Educational institution

The Supreme Court will consider whether the administration of an educational institution by a minority community will grant it special status

Supreme Court sends notices to Government of Uttar Pradesh, National Commission for Minority Educational Institutions, National Medical Commission and others while seeking their responses

Supreme Court sends notices to Government of Uttar Pradesh, National Commission for Minority Educational Institutions, National Medical Commission and others while seeking their responses

The Supreme Court agreed to consider whether an educational institution run by members of a minority community would result in giving it minority status.

A panel of Judges BR Gavai and BV Nagarathna sent opinions to the Government of Uttar Pradesh, the National Commission for Minority Educational Institutions, the National Medical Commission and others while seeking their responses.

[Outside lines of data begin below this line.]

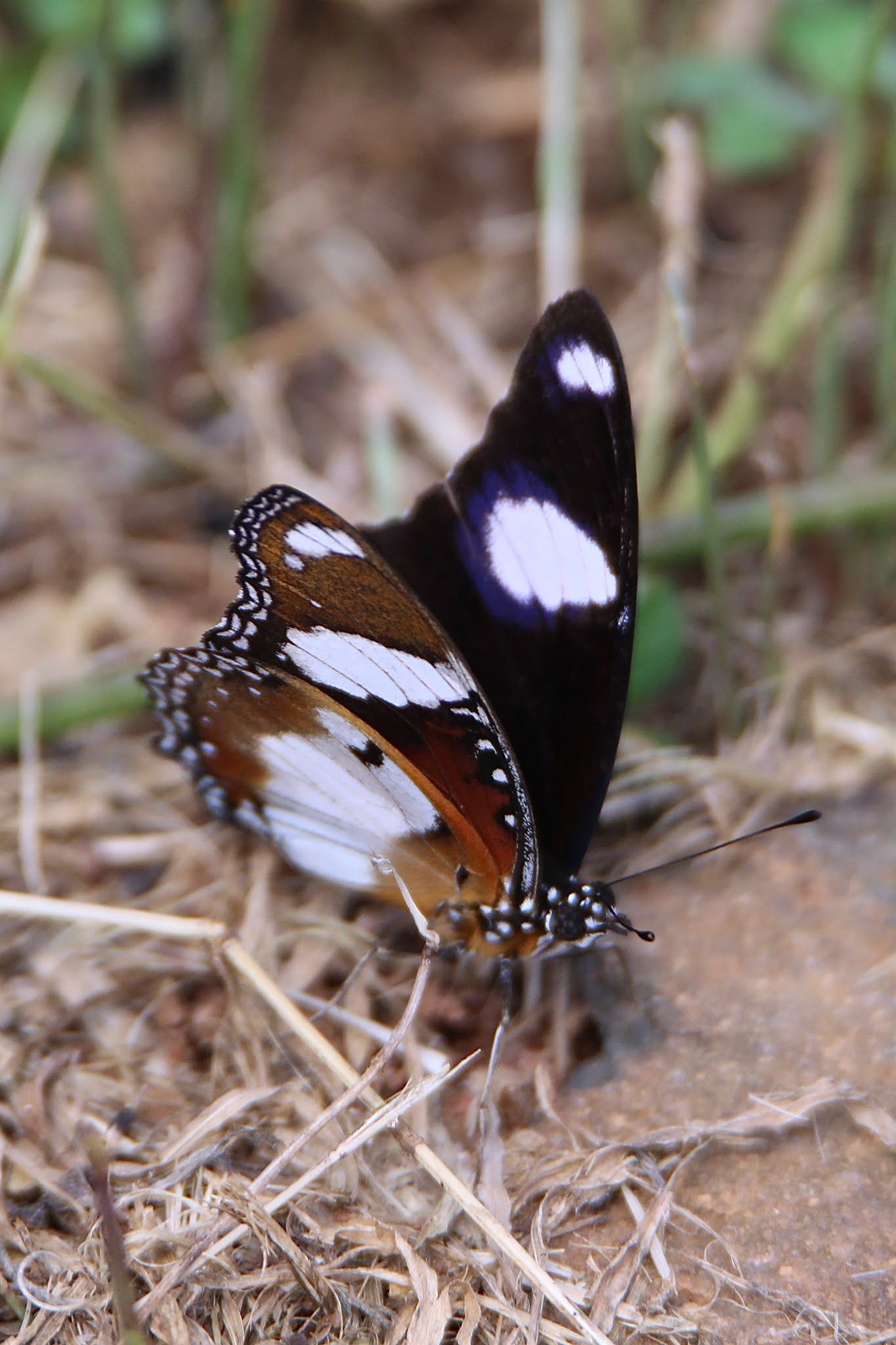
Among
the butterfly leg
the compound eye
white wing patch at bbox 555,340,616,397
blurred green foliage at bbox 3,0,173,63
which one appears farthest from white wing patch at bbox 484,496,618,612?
blurred green foliage at bbox 3,0,173,63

The highest court was hearing an appeal filed by Mahayana Theravada Vajrayana Buddhist Religious and Charitable Trust challenging the Allahabad High Court’s order which observed that the mere administration of an educational institution by a minority would not grant it the minority establishment status.

The High Court was dealing with the petition against the order of the Uttar Pradesh government, in which the state government refused to treat the institution as a minority institution.

“Thus, for an institution to qualify as a minority institution within the meaning of the Private Vocational Institutions of Uttar Pradesh (Regulation of Admission and Setting of Fees) Act 2006, it must not only be a minority-administered institution but also have been established by the minority and must also be notified by the state as such,” the High Court had said.

The petitioner trust had established a medical school in 2001 and members of the trust later converted to Buddhism in 2015 and continued to run the administration of the institution.

In its order, the High Court said it found no illegality in the state government’s decision not to treat the trust’s educational establishment as a minority establishment in order to exclude it from the scope of application of the 2006 law.

“Accordingly, we also see no illegality in the orders of October 5, 2010 and October 7, 2010 by which the Director General of Medical Education and Training had requested the proposal of the educational institution of the trust for the purpose of setting fees to be charged to students pursuing their MBBS and BDS courses for the 2020-21 academic year,” the High Court said.

The High Court also found no illegality in the State Government Order dated November 6, 2020 passed by the Department of Medical Education under which fees to be charged to students of the educational institution of the trust have been set.

“Establishing an institution and administering it are two different events. If a corporation or trust did not include members of a minority community [either linguistic or religious] at the time when he has established an educational institution and subsequently attains minority status and begins to administer such an institution, in our opinion, in such a situation, the educational institution concerned will neither be a minority institution within the meaning of the 2006 Act nor is it a minority education institution within the meaning of the 2004 Act,” the High Court had said.